## Given request
Reproduce, character for character, the lines between the one holding "From the image, does" and the one holding "1870 millimetres", both included, and no other rows.

A block of data:
■ ■ ■ ■ ■

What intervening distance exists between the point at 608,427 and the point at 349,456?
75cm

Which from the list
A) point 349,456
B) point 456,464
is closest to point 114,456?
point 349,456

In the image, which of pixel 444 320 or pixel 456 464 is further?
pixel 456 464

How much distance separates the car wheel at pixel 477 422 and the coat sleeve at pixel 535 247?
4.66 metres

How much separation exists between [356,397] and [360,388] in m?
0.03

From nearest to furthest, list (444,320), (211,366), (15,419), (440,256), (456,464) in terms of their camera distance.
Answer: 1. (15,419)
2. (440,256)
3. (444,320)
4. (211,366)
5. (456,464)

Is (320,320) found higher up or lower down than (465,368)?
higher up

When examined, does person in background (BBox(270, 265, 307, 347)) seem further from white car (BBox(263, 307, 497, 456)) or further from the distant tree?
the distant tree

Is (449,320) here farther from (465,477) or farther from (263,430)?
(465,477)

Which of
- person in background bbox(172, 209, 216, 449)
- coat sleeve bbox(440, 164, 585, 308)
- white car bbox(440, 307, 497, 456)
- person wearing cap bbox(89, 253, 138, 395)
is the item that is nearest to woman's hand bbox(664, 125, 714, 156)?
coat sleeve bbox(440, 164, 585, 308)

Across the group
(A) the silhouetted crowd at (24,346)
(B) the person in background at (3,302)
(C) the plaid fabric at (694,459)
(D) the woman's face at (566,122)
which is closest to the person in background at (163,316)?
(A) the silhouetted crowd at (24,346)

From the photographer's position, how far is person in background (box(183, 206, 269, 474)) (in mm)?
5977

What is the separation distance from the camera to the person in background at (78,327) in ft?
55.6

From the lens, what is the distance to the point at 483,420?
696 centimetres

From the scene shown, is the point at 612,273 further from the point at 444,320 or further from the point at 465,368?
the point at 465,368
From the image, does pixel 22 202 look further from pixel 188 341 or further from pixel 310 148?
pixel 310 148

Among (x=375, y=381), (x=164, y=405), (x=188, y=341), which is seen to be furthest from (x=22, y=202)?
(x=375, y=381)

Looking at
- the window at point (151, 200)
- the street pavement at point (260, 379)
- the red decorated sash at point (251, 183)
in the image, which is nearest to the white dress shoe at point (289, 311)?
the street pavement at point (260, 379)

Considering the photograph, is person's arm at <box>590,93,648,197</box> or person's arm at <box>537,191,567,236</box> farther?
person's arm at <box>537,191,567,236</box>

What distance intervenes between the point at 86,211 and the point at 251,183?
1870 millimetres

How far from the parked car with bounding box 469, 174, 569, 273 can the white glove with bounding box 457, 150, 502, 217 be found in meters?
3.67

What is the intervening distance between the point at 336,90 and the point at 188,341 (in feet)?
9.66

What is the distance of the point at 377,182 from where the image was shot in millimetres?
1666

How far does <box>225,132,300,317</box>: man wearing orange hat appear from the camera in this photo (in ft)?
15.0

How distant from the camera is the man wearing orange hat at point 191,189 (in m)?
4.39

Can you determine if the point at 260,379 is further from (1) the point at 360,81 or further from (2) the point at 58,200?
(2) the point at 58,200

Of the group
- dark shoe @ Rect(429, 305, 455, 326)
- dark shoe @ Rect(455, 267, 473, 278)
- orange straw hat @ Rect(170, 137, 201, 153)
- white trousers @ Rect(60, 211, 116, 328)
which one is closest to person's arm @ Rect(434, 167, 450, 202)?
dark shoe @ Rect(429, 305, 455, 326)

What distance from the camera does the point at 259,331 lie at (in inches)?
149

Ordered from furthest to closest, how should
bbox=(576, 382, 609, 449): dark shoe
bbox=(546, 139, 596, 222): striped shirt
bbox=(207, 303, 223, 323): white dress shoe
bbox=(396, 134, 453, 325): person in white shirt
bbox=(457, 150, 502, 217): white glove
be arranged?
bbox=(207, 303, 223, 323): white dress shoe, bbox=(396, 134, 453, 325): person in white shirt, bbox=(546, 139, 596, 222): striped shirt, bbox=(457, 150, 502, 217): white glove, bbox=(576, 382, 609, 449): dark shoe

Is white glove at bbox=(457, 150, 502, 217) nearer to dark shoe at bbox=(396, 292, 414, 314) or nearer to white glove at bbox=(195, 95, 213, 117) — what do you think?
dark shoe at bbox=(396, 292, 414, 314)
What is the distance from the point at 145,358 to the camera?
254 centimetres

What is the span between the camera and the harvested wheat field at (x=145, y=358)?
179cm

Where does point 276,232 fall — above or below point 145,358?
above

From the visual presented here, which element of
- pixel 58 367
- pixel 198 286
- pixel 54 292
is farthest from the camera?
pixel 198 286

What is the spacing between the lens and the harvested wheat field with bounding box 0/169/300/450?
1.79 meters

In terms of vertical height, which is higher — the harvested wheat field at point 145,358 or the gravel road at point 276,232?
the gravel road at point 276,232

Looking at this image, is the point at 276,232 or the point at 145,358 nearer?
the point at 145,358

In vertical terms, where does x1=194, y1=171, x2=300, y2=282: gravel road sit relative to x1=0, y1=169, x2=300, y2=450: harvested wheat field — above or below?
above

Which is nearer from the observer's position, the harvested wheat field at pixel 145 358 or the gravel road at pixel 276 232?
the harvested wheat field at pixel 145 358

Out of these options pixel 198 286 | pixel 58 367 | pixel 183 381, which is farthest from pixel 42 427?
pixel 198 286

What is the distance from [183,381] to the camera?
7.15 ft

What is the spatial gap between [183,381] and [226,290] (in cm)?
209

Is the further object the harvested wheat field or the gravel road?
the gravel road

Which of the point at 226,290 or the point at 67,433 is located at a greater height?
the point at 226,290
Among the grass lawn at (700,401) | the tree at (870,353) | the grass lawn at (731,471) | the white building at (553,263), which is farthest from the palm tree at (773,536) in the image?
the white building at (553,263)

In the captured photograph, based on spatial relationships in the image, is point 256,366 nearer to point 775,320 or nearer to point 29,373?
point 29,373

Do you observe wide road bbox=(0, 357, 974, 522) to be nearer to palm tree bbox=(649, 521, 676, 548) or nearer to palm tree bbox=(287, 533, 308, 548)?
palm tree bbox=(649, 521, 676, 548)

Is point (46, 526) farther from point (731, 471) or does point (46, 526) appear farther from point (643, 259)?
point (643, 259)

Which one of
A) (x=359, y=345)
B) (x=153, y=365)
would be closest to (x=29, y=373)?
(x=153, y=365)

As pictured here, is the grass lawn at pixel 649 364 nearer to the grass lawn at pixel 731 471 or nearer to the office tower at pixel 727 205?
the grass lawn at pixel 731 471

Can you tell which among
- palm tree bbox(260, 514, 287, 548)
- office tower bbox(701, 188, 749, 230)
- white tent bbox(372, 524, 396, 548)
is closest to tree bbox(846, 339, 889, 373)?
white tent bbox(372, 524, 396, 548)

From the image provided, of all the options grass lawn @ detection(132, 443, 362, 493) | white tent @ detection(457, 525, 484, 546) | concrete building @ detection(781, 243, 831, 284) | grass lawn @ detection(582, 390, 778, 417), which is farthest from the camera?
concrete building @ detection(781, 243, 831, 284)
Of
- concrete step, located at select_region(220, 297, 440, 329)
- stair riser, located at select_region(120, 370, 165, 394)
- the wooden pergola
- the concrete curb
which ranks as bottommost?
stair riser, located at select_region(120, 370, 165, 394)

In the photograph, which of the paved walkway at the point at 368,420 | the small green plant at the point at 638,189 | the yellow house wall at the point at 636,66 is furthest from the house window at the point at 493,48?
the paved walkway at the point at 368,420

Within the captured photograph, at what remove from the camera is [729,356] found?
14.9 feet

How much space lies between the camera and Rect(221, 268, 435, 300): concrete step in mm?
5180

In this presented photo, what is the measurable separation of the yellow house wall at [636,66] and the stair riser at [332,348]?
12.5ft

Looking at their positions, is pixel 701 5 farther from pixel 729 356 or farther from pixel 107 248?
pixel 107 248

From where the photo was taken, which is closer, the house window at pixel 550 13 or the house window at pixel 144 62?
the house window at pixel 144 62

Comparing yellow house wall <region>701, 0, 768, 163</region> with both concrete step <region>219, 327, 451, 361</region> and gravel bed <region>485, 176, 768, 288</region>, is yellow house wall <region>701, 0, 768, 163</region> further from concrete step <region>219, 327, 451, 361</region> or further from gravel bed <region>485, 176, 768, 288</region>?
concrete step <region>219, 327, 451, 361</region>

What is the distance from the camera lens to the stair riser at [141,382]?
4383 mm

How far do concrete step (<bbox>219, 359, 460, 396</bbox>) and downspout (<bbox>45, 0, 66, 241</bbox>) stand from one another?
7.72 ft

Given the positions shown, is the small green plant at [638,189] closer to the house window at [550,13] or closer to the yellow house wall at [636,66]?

■ ■ ■ ■ ■

## Result below
From the image, does pixel 22 202 look further from pixel 188 341 or further from pixel 310 148?
pixel 310 148

Among (x=375, y=381), (x=164, y=405), (x=188, y=341), which is seen to be furthest from (x=22, y=202)?
(x=375, y=381)

Looking at
- the window at point (151, 200)
- the street pavement at point (260, 379)
- the red decorated sash at point (251, 183)
in the image, which is nearest to the white dress shoe at point (289, 311)?
the street pavement at point (260, 379)

Considering the photograph, is person's arm at <box>590,93,648,197</box> or person's arm at <box>537,191,567,236</box> farther?
person's arm at <box>537,191,567,236</box>

What distance intervenes between the point at 86,211 and the point at 251,183?
1870 millimetres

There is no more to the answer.